11 March 2011

And Then I Turned Seven

It clings to you, like wet clothes in the rain. You cant shake the attachments, the emotions, the memories, the smiles and joys, the heartaches. It's like you are back in highschool. Like nothing has changed. And all if took was a few words from a song. You rapidly search for the album, as the seconds pass you feel taken back. Its like a warm hug allowing yourself to let go of the present and remember some of the stupid things that are related to that album.

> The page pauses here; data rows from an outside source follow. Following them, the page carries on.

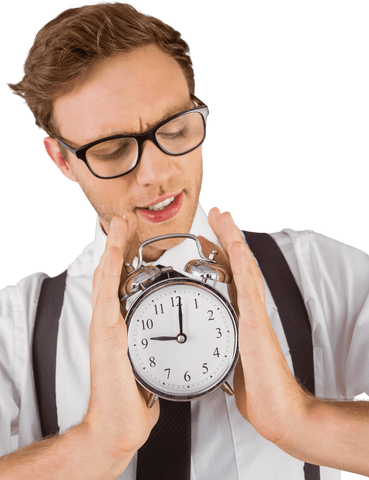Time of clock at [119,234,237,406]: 9:01
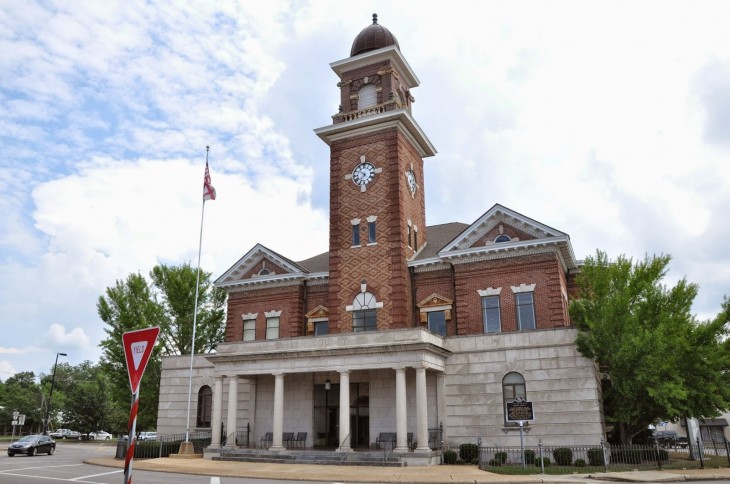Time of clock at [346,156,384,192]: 10:35
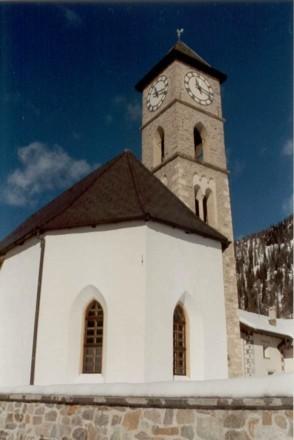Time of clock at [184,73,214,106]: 11:17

Music defined my highschool life, as well as the first few years of college. I think back to the days of skinny jeans, boys skate shoes, band shirts, emo music, punk shows and nexopia. Who are we kidding, I miss all of those things. My favourite skate shoes were beyond wearing and were let go before I moved. My stack of band shirts were carefully laid in a large clear container. My cds were alphabetized and left in a brown box with a sharpie note scribbled across the top so that they would be loved while I was gone. Nexopia faded to fb and eventually I closed my account. And yet it just takes moments and I feel so drawn back to it all.

I miss the wasted hours on Purevolume listening to some other little unknown obscure band. I miss knowing all those obscure bands and having no knowledge whatsoever of popular music. I know I have grown up and created a new life around myself. One that involves shopping at yoga stores instead of skate shops. One that involves weekends studying not trying to find a parking space on a gravel road in a seedy part of town because we found some show to go to. This grown up lifeish sort of thing is great and all. I know responsibility and have learned to take on complete independence, but I cant help but wonder how I let some things go. I wonder if I could only manage things better to incorporate every side of myself. Or if its one of those things that has to fade as I mature.

When did I decide that growing up meant forgetting about the things I used to revolve my life around? Maybe its okay to let your past be part of your present.